もともと人間の感情というものは本能と関係していますから、コントロールするというのは至難の業です。

「怒り」をためやすい人は高血圧の傾向がある

 そもそも、私の研究は、「怒り」の感情を追究することからはじまっています。心療内科に来られる患者さんと日々接しているうちに、私はあることに気がつきました。それは「怒り」を我慢している患者さんがとても多いということでした。同時に、年齢が若くても血圧が高い人が多いことも気になりました。怒りと高血圧につながる循環器疾患は関係しているのではないか――こんな疑問を持ちはじめたのです。
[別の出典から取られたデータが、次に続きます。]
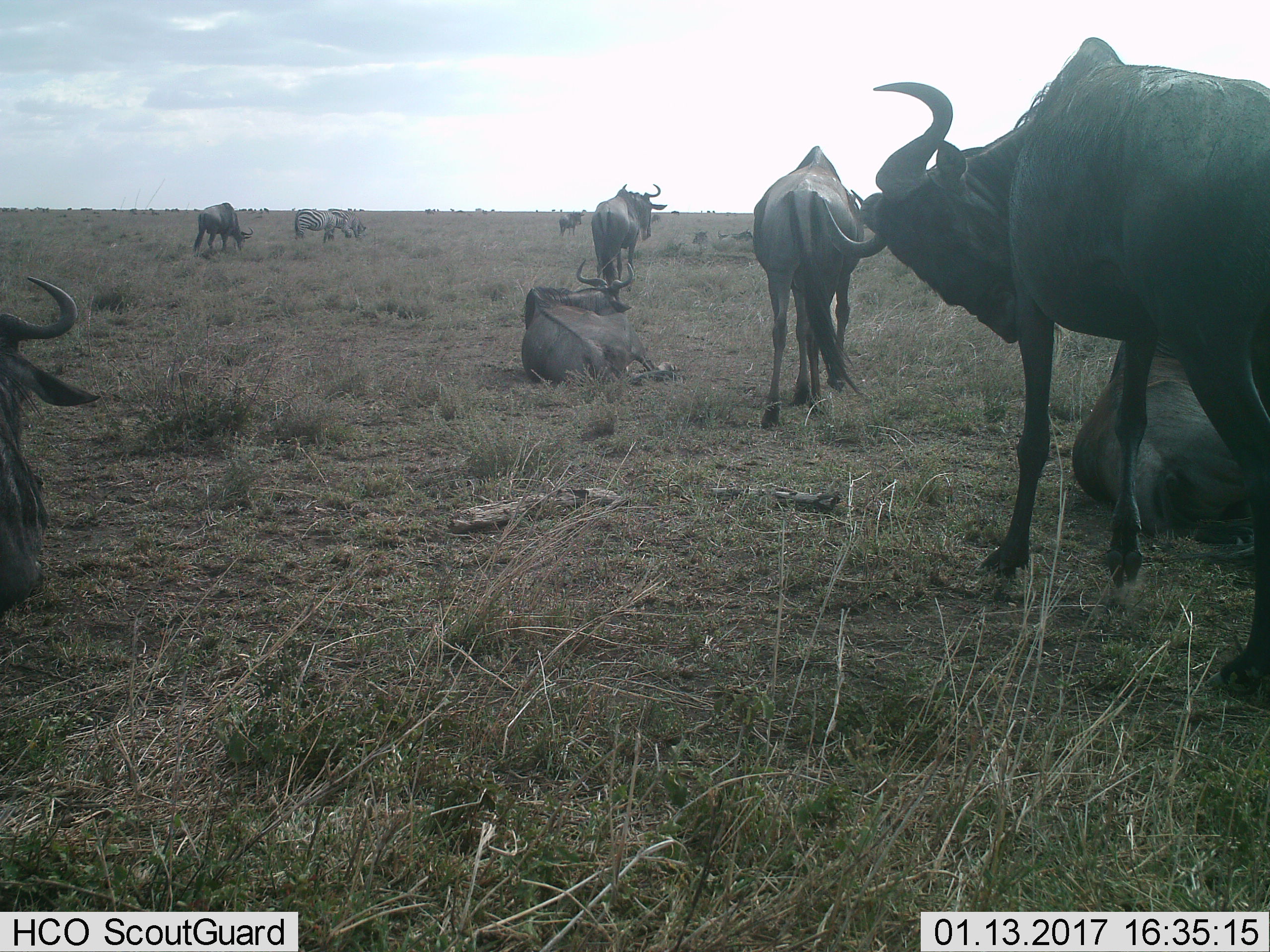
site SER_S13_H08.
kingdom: Animalia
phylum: Chordata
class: Mammalia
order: Artiodactyla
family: Bovidae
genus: Connochaetes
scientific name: Connochaetes taurinus taurinus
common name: blue wildebeest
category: wildebeestblue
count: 8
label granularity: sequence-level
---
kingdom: Animalia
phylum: Chordata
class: Mammalia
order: Perissodactyla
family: Equidae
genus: Equus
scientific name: Equus quagga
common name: plains zebra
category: zebraplains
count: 2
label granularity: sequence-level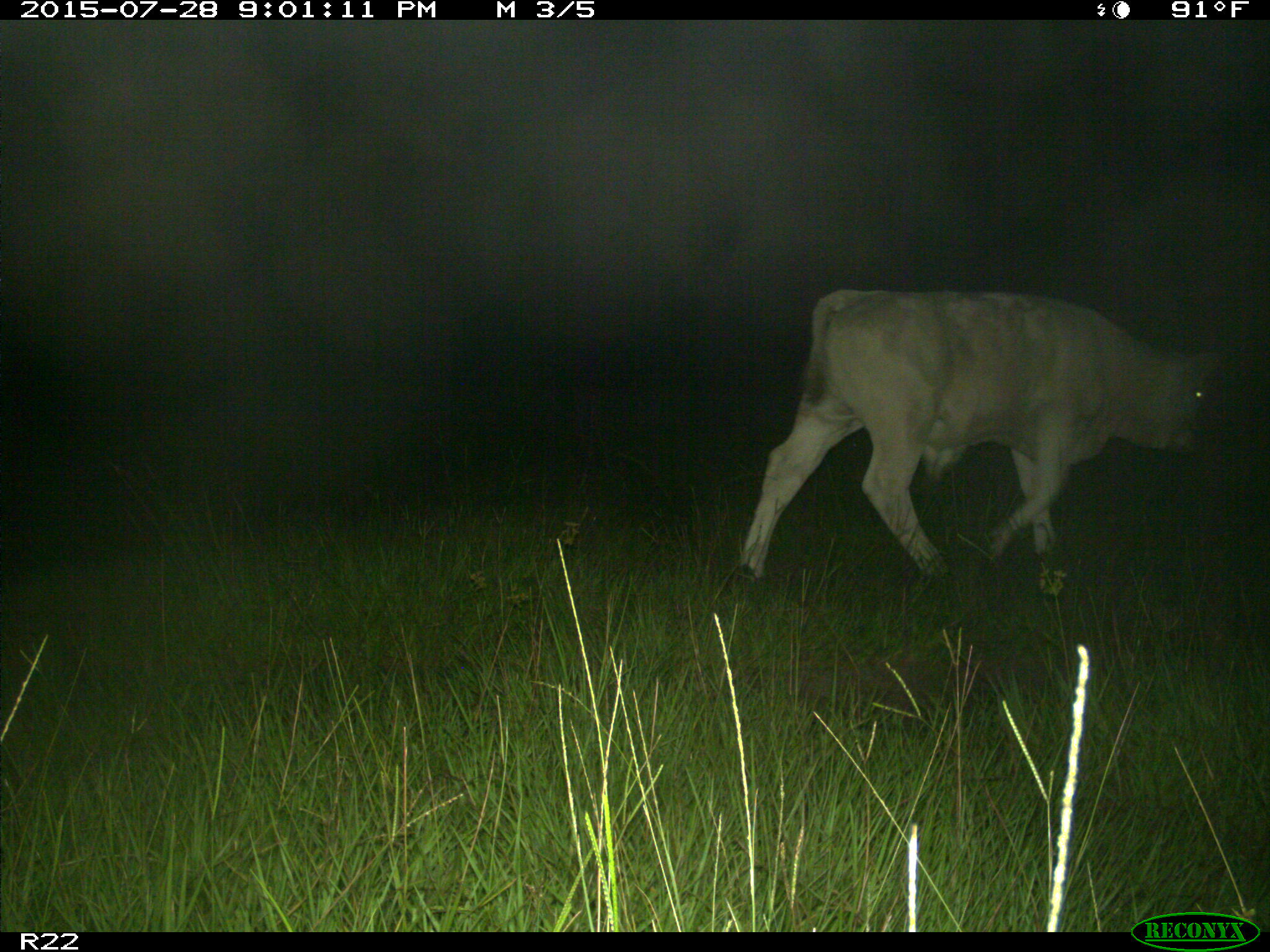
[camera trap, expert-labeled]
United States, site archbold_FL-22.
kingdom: Animalia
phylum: Chordata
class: Mammalia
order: Artiodactyla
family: Bovidae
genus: Bos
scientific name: Bos taurus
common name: domestic cow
 実際に調べていくと、ストレスが体にどのような影響を与えるかについて研究、発表した雑誌がありました。しかもとても古く、1939年の『Psychosomatic Medicine』という心身医療向けの雑誌です。

 そのなかで、「高血圧になりやすい人」を調べたところ、「怒りをためやすい人」であると書かれていました。つまり、私が思っていたとおり、怒りによる興奮は血圧を上げてしまうということです。

 当然、血管系の病気である循環器疾患になるリスクも高くなります。また、私たちの研究グループでも「怒りと心血管疾患、循環器疾患との関係」について発表した論文があります(Tezuka K, et al. Psychosom Med, 2020)。

 怒りの測定には、20問の質問に答えてもらって怒りのスコアを出し、怒りの強さを客観的なスコアとして出します。そのなかで、怒りと循環器疾患との関連を、都会と地方の田舎とで見ました。すると興味深いことに、都会でしか明らかな関係性が見られませんでした。

 その理由は、おそらく都会のほうがストレスが高いということが影響しているのではないか、また都会のほうが人とのつながりが少ないことが影響しているのではないかと私たちは予想しています。全循環器疾患で見ると、都会では怒りのスコアが高い人は、低い人に比べて1.87倍も病気になりやすいという結果になりました。